Speaking at the opening ceremony of the High Level Session of the Africa Climate Week on Wednesday in Accra, President Akufo-Addo, contended his Government’s flagship programmes such as the programmes for “Planting for Food and Jobs”, “One-Village-One-Dam”, and “One-District-One-Factory”, are all geared towards boosting industrialization and rural development, as well as building Ghana’s resilience to the impacts on climate change.
“These policy initiatives are already yielding positive results to the attainment of the SDG goals, particularly the goal of reducing our carbon emissions,” he said.

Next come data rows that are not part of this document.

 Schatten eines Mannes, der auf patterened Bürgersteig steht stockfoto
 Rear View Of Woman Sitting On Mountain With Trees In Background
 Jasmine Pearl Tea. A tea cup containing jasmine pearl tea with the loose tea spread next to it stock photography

President Nana Addo noted that he recently announced a major policy boost for distributed renewable energy, also, to deal with climate change as well as ban on felling of rose tree.

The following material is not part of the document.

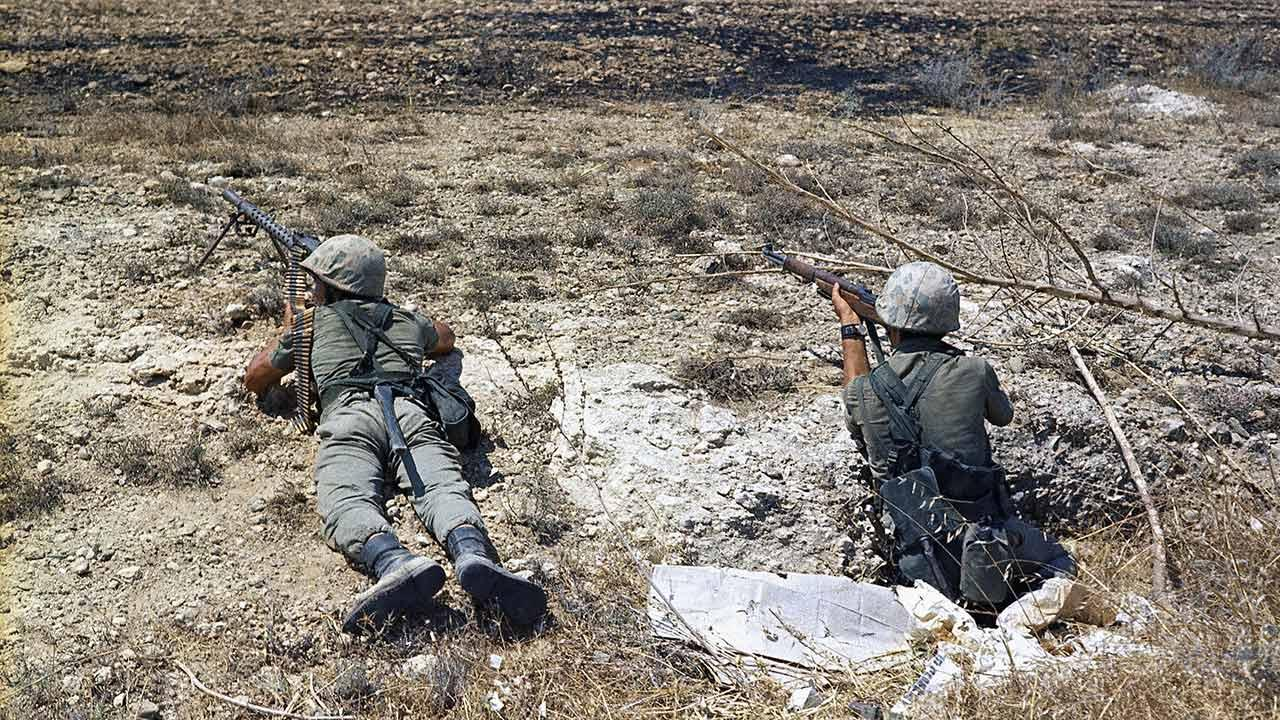 FILE - In this file photo dated July 25, 1974, Turkish troops in position on the frontline some 500 yards form the outer perimeter and 400 yards from Greek position at the Nicosia Airport, Cyprus. Europes top human rights court on Monday May 12, 2014, ordered Turkey to pay 90 million euros ($123 million) to Cyprus over the 1974 invasion of the island and its subsequent division, in one of the largest judgments in its history, saying that the passage of time did not erase responsibility in the case. The judgment comes as the Turkish and Greek Cypriot communities are engaged in renewed efforts to reunite the island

“Soon, the seat of our nation’s presidency, Jubilee House, will be powered by solar energy. We have placed a ban on illegal mining, the phenomenon we call ‘malmsey’, which was destroying our water bodies, vegetation and our forests. Some twenty thousand (20,000) young people have been engaged to plant more that 10 million trees in two years to create jobs, and restore degraded land,” he added.
Though the discourse on Climate Change has different dimensions, the most important aspect of it is that majority of nations across the world have committed to tackling it by reducing the current global temperature to a 2 degrees’ Celsius minimum, well below pre-industrial levels, and pursuing efforts to limit the temperature increase to 1.5 degrees Celsius above pre-industrial levels.
Describing climate change as the biggest threat to the realization of the SDGs, President Akufo-Addo noted that it has become an issue of grave concern to most leaders across the world, as it has considerable impact on the fundamentals required for our survival on earth – rise in sea levels, severe and extreme weather conditions, such as droughts, floods and erratic rainfall patterns, and growing desertification.
“For us on the continent, the Africa Climate Week is an important occasion, because the ravages of climate change affect us the most. This week-long event affords us the opportunity to showcase the progress we are making in tackling this phenomenon, as well as deepening the partnerships required at the global level to combat it,” he said.